> **ACTIVITY**
Copy the text of each item below word for word, omitting the pictures.

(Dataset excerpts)
============================================================
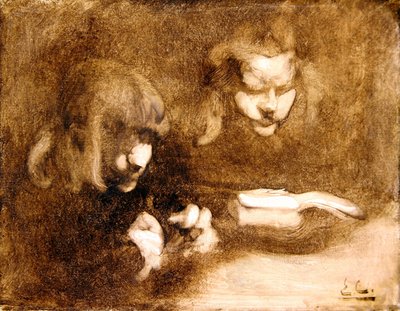 リーディング 作： Eugène Carrière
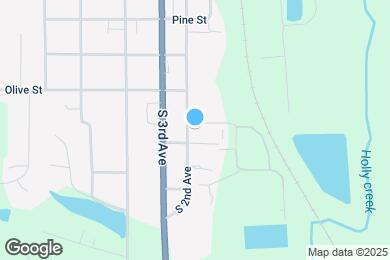 Map image of the property - 506 S 2nd Ave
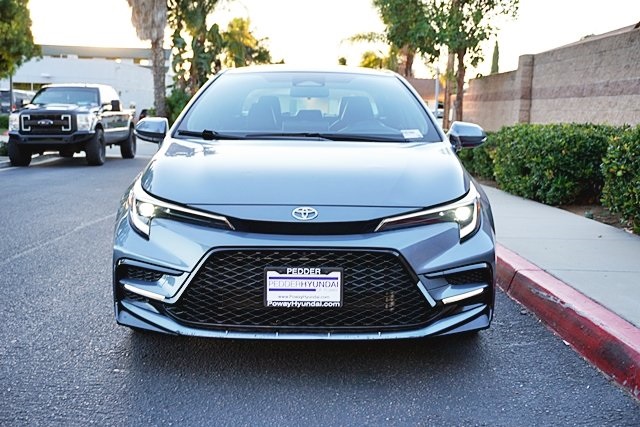 Used 2023 Gray Toyota XSE image 4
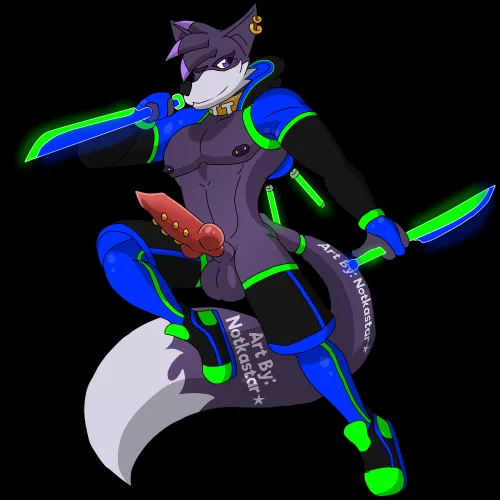 Raving Rogue Brandon [M] (Notkastar)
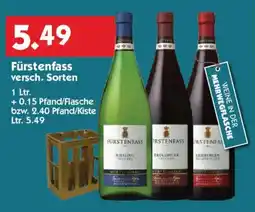 Hol'ab Getränkemarkt Fürstenfass Weine Angebot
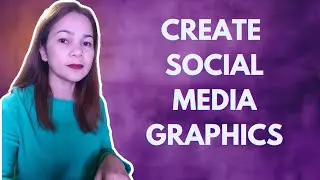 HOW TO CREATE SOCIAL MEDIA GRAPHICS | CANVA TUTORIAL | AVITHERESETALK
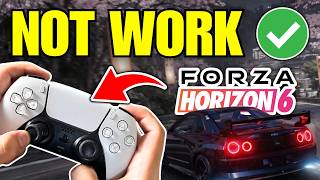 Fix PS4/PS5 Controller Not Working For Forza Horizon 6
============================================================
> **TASK SOLUTION**
 リーディング 作： Eugène Carrière
 Map image of the property - 506 S 2nd Ave
 Used 2023 Gray Toyota XSE image 4
 Raving Rogue Brandon [M] (Notkastar)
 Hol'ab Getränkemarkt Fürstenfass Weine Angebot
 HOW TO CREATE SOCIAL MEDIA GRAPHICS | CANVA TUTORIAL | AVITHERESETALK
 Fix PS4/PS5 Controller Not Working For Forza Horizon 6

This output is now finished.